> Task objective: Reproduce the entries below in full, word for word.

> Records from a data collection:
:::::

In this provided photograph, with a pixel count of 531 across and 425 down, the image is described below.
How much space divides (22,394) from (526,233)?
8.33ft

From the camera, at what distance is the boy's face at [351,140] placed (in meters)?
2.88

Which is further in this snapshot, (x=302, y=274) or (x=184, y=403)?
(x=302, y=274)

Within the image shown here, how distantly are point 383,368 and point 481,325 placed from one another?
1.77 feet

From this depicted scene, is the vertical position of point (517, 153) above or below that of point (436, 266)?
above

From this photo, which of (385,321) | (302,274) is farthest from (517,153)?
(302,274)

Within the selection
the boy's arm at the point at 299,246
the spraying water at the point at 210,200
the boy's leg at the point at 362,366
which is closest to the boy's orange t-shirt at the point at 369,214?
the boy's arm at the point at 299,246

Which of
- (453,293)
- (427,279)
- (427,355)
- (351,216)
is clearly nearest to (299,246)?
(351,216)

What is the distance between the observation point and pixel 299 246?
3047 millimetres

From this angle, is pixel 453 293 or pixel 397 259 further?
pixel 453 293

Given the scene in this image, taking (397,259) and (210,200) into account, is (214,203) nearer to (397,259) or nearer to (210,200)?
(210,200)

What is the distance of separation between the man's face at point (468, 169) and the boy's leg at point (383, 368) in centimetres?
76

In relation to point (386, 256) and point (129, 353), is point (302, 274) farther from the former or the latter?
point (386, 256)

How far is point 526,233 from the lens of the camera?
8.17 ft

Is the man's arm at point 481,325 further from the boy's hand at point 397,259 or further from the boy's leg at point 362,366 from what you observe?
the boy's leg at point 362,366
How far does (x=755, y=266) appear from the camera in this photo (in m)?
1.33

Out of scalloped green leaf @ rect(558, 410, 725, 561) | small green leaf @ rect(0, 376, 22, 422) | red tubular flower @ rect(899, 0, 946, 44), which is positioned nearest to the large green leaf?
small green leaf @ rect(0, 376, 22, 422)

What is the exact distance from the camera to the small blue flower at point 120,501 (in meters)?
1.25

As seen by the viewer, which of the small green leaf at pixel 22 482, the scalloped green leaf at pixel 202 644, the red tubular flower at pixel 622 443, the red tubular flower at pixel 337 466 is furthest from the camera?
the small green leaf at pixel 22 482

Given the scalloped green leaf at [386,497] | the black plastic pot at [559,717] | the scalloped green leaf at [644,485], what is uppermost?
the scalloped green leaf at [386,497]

:::::

> Final answer:
In this provided photograph, with a pixel count of 531 across and 425 down, the image is described below.
How much space divides (22,394) from (526,233)?
8.33ft

From the camera, at what distance is the boy's face at [351,140] placed (in meters)?
2.88

Which is further in this snapshot, (x=302, y=274) or (x=184, y=403)?
(x=302, y=274)

Within the image shown here, how distantly are point 383,368 and point 481,325 placed from one another?
1.77 feet

From this depicted scene, is the vertical position of point (517, 153) above or below that of point (436, 266)?
above

From this photo, which of (385,321) | (302,274) is farthest from (517,153)?
(302,274)

Within the selection
the boy's arm at the point at 299,246
the spraying water at the point at 210,200
the boy's leg at the point at 362,366
which is closest to the boy's orange t-shirt at the point at 369,214?
the boy's arm at the point at 299,246

Which of
- (453,293)
- (427,279)
- (427,355)
- (351,216)
is clearly nearest to (299,246)?
(351,216)

What is the distance between the observation point and pixel 299 246?
3047 millimetres

From this angle, is pixel 453 293 or pixel 397 259 further?
pixel 453 293

Given the scene in this image, taking (397,259) and (210,200) into account, is (214,203) nearer to (397,259) or nearer to (210,200)?
(210,200)

What is the distance of separation between the man's face at point (468, 169) and the boy's leg at point (383, 368) in centimetres?
76

In relation to point (386, 256) and point (129, 353), is point (302, 274) farther from the former or the latter?
point (386, 256)

How far is point 526,233 from the lens of the camera?
8.17 ft

Is the man's arm at point 481,325 further from the boy's hand at point 397,259 or further from the boy's leg at point 362,366 from what you observe?
the boy's leg at point 362,366
How far does (x=755, y=266) appear from the camera in this photo (in m)?
1.33

Out of scalloped green leaf @ rect(558, 410, 725, 561) | small green leaf @ rect(0, 376, 22, 422) | red tubular flower @ rect(899, 0, 946, 44), which is positioned nearest to the large green leaf?
small green leaf @ rect(0, 376, 22, 422)

What is the exact distance from the camera to the small blue flower at point 120,501 (in meters)?
1.25

As seen by the viewer, which of the small green leaf at pixel 22 482, the scalloped green leaf at pixel 202 644, the red tubular flower at pixel 622 443, the red tubular flower at pixel 337 466 is furthest from the camera?
the small green leaf at pixel 22 482

Given the scalloped green leaf at [386,497] | the black plastic pot at [559,717] | the scalloped green leaf at [644,485], what is uppermost?
the scalloped green leaf at [386,497]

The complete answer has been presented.